The solar energy industry "has a great story to tell," agreed Jim
Larson, principal consultant and Clean Tech practice lead at EORM, "but
we also have to deal with the backend of what we're doing."
The U.S. has roughly 10 GW cumulative installed capacity, nearly all
of it in the past three years — why worry about end-of-life issues now?
Larson showed projections of a tenfold surge in annual PV waste between
2014-2017 to 100,000 tons: "This issue is coming," he warned. And not
all modules are making it to their 20-25 year warranty levels, either,
plus there's other types of PV recycling such as manufacturing waste,
damage in the field, etc.
The industry has three choices: be proactive with an industry-led
program, stand back and wait for state legislations to put together
their own programs, or find a middle ground with the industry and states
working together to create a template for everyone. The longer the U.S.
industry takes to formalize its own PV recycling/end-of-life plan, the
higher the risk that they won't be making decisions for themselves. The
state of California already is mulling its own hazardous waste
requirements that would apply to PV waste and a variety of materials.

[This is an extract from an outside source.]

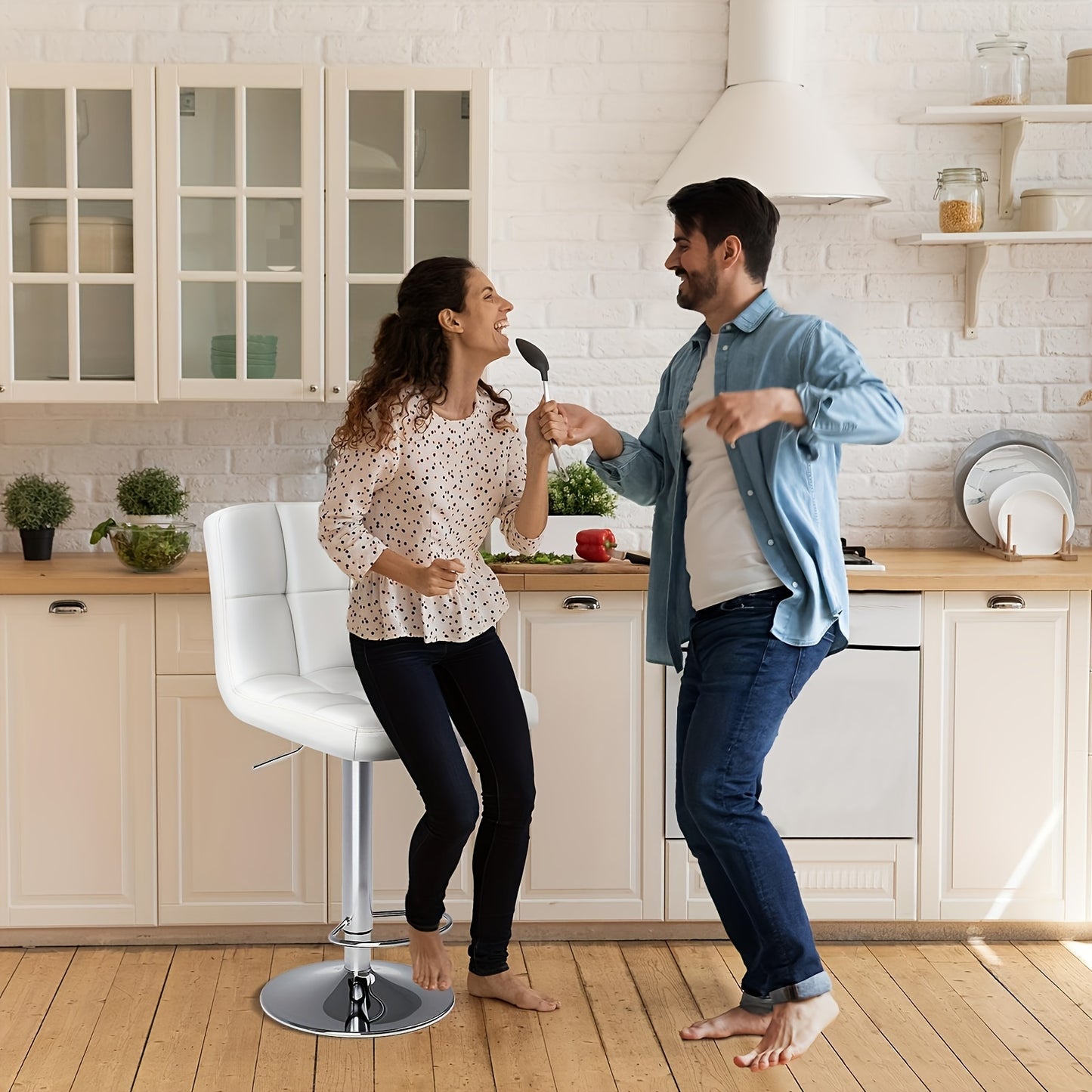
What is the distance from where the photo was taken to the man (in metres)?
2.23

There are lessons to be learned — and pitfalls avoided — by how
related industries have dealt with end-of-life issues. Rich Vernam,
group manager, corporate environmental department, Panasonic Corp North
America, related how companies selling consumer electronics (TVs,
monitors, other IT gear) have had to wrestle with this. Without a
consistent industry-driven consensus, 25 individual states and Puerto
Rico have created a patchwork of different regulations; as a result
Panasonic has to juggle multiple reporting periods and dozens of
different regulations and deadlines. "It's been a "virtual compliance
nightmare," he said. Any federal effort to supersede states' patchwork
approach would be worse from Panasonic's view because it would default
to the most stringent state rules applicable.

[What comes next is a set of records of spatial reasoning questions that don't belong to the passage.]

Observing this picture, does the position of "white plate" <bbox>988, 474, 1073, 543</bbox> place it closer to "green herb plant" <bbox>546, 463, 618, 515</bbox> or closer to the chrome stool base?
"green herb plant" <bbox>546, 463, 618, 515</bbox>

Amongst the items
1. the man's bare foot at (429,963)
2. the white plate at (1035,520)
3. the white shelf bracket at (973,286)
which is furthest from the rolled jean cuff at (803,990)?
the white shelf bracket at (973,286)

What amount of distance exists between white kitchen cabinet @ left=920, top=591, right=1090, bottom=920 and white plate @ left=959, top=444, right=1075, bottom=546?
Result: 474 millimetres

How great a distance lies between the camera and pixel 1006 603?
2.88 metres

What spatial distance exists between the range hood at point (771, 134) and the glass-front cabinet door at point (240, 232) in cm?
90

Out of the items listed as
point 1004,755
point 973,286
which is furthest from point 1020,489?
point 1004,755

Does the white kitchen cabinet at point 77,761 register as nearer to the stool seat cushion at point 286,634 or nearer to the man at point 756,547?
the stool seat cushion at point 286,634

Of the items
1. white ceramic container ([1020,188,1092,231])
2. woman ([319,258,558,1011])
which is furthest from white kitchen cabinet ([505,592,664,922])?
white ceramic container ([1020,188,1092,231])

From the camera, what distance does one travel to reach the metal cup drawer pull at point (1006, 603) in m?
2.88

By contrast, Vernam pointed out, the battery industry answered many
states' takeback mandates passed in the 1990s by coalescing a single
national program, a unified collective effort that created a "one-stop
compliance," he noted.
First Solar has long had its own recycling program, which was
explained by Sukhwant Raju, global director of recycling, operations,
and services. A prefunded program was recently updated to be funded with
project cash flows, which fits better with the company's market
sweetspot of utility-scale solar. The company has recycled around 48,000
metric tons to date, and does recycling in all its manufacturing
plants, scalable to accommodate future high volumes. Roughly 95 percent
of the semiconductor material in its modules is recovered, and 90
percent of the glass.
First Solar's first recycling program (circa 2006) processed about 10
tons per day, and the latest one (circa 2011) increased to 30 tons per
day, based on a more chemical-breakdown approach. Raju sees PV recycling
costs going below hazardous waste disposal within two years, and in the
next decade or so the company has plans to churn out 350 tons per day
using smaller mobile facilities to do onsite recycling.

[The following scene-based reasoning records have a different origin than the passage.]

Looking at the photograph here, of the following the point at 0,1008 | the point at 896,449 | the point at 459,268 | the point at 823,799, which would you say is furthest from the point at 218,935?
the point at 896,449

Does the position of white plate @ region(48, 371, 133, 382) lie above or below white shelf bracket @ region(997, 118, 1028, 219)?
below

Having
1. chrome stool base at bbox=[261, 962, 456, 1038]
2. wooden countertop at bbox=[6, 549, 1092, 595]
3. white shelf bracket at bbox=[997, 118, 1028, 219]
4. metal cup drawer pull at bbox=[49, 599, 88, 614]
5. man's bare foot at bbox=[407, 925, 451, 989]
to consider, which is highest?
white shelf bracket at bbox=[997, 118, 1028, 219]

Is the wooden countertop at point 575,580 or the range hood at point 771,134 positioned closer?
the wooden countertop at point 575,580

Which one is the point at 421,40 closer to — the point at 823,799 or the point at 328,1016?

There is value in some of the reclaimed materials that can help
offset the cost of recycling, the panelists noted; tellurium in First
Solar panels, for example has good value, as does glass, and the copper
and steel in the entire system have value. Raju added that their efforts
continue to find an end-market for recyclable laminate materials.
Having more valuable materials going in, such as gold, would help the
recovery cost model, but they'd be more costly up front as well,
panelists agreed.
SEIA's Smirnow noted that SEIA has a working group that's putting
together a white paper on PV recycling, which will help to develop a
policy recommendation for its board of directors. (He separately
indicated results likely will be publicized sometime early in 2014.
All panelists agreed that a consortium approach, inspired by Europe's
PV Cycle program but modified for the unique U.S. market, perhaps with
clear directions for residential vs. utility-scale solar. Raju offered
that manufactures and customers have to be the first ones on board with
the plan, with manufactures taking the lead and training customers to
understand that they'll play a key role, as well.
"It's got to be national, it's got to be voluntary, and it's got to be a consortium," summed up Vernam.